● Problem: Can you update the stretch from "Jeffrey LewisRussian INF" through "in the comments." in the piece on Russian INF compliance by swapping "discussion" for "conversation" and writing that passage out again?

Jeffrey LewisRussian INF Compliance

I’ve been meaning to write something about the back-and-forth over claims that Russia is violating the 1987 Intermediate-Range Nuclear Forces Treaty, but just haven’t had time.  My colleague, Nikolai Sokov, has sent along his thoughts on the issue.  I hope to join the discussion in the comments.

Allegations of Russian Arms Control Cheating are Unfounded, But a Good Reason to Revisit Treaty Options

By Nikolai N. Sokov

Reports about alleged Russian violations of the 1987 Intermediate-Range Nuclear Forces (INF) Treaty have surfaced once again—this time in an article published by the Daily Beast.[1]

The article generally rehashes arguments voiced during the previous wave of similar allegations raised last summer, predictably, by Washington Times reporter Bill Gertz, who has a long history of writing anonymously-sourced articles painting Russian (and Chinese) military activities in the most sinister light.[2]

The allegations concern tests of a new Russian intercontinental ballistic missile (ICBM)—the RS-24 Yars-M (designated by the North Atlantic Treaty Organization or NATO as the SS-27)—as well as an older Topol ICBM (SS-25) at a range below the 5,500 kilometer cut-off that defines strategic land-based systems. These tests were cited as evidence that Russia was seeking to circumvent the INF Treaty, which bans US and Soviet land-based missiles with ranges between 500 and 5,500 km (upon the breakup of the Soviet Union, Russia became a party to that treaty).

● The data:
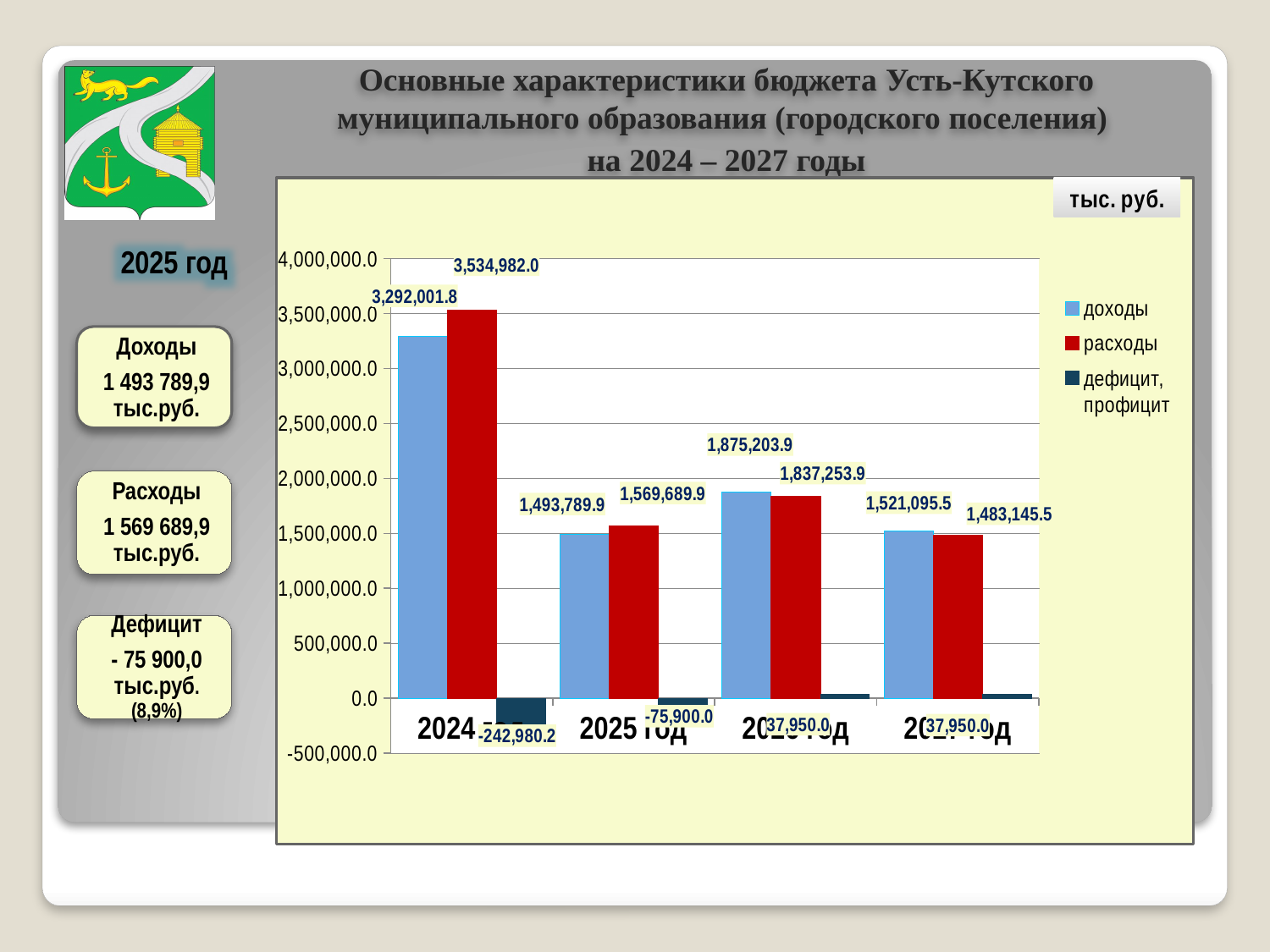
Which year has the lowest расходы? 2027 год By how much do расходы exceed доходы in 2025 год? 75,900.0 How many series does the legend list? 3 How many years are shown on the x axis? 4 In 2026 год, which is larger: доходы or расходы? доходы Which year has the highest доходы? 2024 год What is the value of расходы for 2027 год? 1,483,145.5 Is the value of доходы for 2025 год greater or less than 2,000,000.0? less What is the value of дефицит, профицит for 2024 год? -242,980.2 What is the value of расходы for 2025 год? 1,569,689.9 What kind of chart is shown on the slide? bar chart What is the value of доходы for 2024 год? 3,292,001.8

● Task solution:
Jeffrey LewisRussian INF Compliance

I’ve been meaning to write something about the back-and-forth over claims that Russia is violating the 1987 Intermediate-Range Nuclear Forces Treaty, but just haven’t had time.  My colleague, Nikolai Sokov, has sent along his thoughts on the issue.  I hope to join the conversation in the comments.